Before everything went astray, before he broke your heart, before all was laid to rest, and your feelings passed the test, when life was normal and nothing could ever break you, but now you lay on the cold stone floor, wasting away as life goes on for others, leaving this girl behind, like a forgotten black sky on a summer's night, storm moving east, but she can't catch it, rain falls, day breaks, night prevails, and your heart still lays in pieces upon the watery ground. Beautiful and hideous, graceful and glorious, forgotten and wounded, what will happen to this girl, who doesn't recognize her own reflection in the mirror, gleaming with jealous hatred, shiny and delicate, she is so beautiful, so indescribable, unfathomable and broken, forever broken amidst heart wrenching darkness and a night too bleak to see.

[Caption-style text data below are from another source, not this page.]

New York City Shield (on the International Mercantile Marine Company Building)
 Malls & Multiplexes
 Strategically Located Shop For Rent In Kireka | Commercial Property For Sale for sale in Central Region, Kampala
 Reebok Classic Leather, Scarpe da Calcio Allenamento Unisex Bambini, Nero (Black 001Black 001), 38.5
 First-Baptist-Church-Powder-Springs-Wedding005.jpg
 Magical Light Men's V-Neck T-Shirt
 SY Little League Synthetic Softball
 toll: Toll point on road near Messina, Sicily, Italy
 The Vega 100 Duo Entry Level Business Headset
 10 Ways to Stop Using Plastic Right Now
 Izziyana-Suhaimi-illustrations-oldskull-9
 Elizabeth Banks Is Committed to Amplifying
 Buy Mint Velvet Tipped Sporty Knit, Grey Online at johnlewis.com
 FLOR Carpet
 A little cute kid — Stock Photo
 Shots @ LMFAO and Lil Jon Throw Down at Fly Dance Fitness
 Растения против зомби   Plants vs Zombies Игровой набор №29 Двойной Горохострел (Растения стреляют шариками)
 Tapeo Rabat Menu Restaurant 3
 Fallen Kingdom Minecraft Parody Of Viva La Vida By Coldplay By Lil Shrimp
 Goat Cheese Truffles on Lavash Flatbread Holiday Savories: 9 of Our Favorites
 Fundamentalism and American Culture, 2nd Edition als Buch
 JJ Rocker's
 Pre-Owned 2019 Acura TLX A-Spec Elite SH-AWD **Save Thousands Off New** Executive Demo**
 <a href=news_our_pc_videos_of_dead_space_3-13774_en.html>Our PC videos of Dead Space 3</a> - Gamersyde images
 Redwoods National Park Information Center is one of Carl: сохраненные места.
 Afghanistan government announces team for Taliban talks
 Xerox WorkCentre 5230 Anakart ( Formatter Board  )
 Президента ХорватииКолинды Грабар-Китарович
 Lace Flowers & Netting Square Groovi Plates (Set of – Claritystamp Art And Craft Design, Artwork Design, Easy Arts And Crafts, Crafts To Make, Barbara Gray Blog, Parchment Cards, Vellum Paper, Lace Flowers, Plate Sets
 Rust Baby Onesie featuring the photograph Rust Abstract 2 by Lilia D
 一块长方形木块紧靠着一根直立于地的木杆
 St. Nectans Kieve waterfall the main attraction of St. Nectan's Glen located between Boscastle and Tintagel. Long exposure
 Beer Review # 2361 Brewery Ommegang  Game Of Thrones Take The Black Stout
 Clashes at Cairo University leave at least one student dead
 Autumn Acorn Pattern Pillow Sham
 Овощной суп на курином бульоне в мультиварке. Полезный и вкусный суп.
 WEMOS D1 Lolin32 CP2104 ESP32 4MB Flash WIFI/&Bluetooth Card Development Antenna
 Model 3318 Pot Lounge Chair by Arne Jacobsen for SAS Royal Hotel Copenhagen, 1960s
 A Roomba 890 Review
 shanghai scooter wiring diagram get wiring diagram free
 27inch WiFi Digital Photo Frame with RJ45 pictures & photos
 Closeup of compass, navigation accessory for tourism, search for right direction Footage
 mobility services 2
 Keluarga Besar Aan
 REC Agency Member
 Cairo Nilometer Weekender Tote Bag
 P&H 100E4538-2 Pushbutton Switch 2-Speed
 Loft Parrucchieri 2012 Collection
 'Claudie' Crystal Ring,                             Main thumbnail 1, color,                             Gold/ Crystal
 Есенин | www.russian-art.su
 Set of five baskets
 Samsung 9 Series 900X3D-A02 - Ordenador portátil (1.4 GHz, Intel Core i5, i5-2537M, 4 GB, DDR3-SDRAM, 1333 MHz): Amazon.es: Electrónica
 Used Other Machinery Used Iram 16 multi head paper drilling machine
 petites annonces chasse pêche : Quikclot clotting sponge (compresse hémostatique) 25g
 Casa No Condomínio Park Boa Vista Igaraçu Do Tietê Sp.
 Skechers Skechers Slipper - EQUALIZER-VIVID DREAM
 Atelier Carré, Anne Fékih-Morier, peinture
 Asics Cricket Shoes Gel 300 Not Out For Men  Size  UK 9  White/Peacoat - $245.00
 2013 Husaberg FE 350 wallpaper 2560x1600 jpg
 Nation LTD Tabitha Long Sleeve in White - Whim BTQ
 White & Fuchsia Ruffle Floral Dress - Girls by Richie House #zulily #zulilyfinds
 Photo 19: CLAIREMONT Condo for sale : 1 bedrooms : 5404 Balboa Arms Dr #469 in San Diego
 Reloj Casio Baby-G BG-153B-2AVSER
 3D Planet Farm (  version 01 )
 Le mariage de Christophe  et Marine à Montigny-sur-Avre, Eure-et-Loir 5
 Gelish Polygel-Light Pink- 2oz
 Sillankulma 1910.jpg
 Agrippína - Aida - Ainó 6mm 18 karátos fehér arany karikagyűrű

She sits upon the stone stairs, eyes gleaming with tears, hair glossy in the moonlight, weeping in the midst of all her sorrow, thoughts drenched with everything from her past, her forbidden, forgotten past. Night continues to overwhelm her, washing against her porcelain skin, drowning her mind, suffocating, forgetting to remember, remembering to forget, and now all is burning up, fire extinguishing water in this cold world she created in her soul, her demented, dark, lonely soul. She is forever alone, forever broken, but she will never believe this, she cries out, her wounded voice crashing against a hallow wall of rock, drops of shivering liquid fall upon her tear stained face, so broken, so sad, so alone. Only her own mind to keep company as water and fire consume, she screams in pain, the flames and waves burning, drowning, crashing, devouring, without an afterthought of regret or sorrow, like him, her own flesh and blood, who came and destroyed and murdered and wounded and ran away, uncaring and unheeded. She asks herself how he could do it, but no answer ever comes, and she is left to wallow in silent misery, alone and forever broken, while midnight rain patters against the ground, and that voice inside her head torments, tearing, breaking, calling, calling to her, take it, pull the trigger, because no one cares, no one is here, blow yourself away, you are so alone, and always will be. She dares to fight back, never knowing how to express all the sorrow inside, except to forever wear black, emotionless and weary, unguarded and unhearing, she walks a lonely road at night, so no one sees her fight, one this girl cannot win, one she knows will break apart her heart, finally and permanently, forever broken.
Monday, June 21, 2010
I stood staring, unable to move my gaze from the boy's eyes, those sapphire globes, gleaming in the light of the mall stores. Haunting they were, and completely rare. I ran out of words to describe just his eyes. The rest of him seemed almost normal, natural, and average. He was very slender, and tallish, with tanned skin and tight jeans. The rest of his face held uncertainty, as if all his life someone had beaten into him that he wasn't worth their time. Who would do such a thing, I did not know, and could never understand. He was different, that much was certain, yet if I hadn't stopped that day and looked across to the store across the way, I never would have noticed the boy leaning casually against the wall, staring a hole into the floor, sometimes glancing up, as if expecting someone. Seemingly alone, yet not lonely, as if he knew he was okay on his own, that he didn't need a group of friends as a security blanket around him. I admired this, as I continued to stare, even as Ana held up a shirt for me to try on. He was beautiful, simply, that was the closest I ever came to describing him. Even now, weeks later, I hope to see him again, somewhere. I wonder what his name is, and what his story is, and why those unfathomable eyes held such sorrow and sadness. His mouth appeared so ready to smile, yet could have morphed into a frown just as easily. I had never seen anyone like him, and now I found myself wishing I possessed the talent to draw, because then words wouldn't matter, and I could show people the picture, and perhaps someone would know him, and I could meet this boy. I have blue eyes, but not nearly as dark and mysterious as his. He had dark hair, but not very dark, like a field after just being sewn, then drenched with rain. If this boy had a girlfriend, she was lucky, luckier than she would ever know. Because just by looking at him, I could tell so much about this boy. He seemed guarded, but his eyes betrayed more than he knew. Those eyes, those beautiful, glowing, sapphire spheres of ocean, they won't let me forget...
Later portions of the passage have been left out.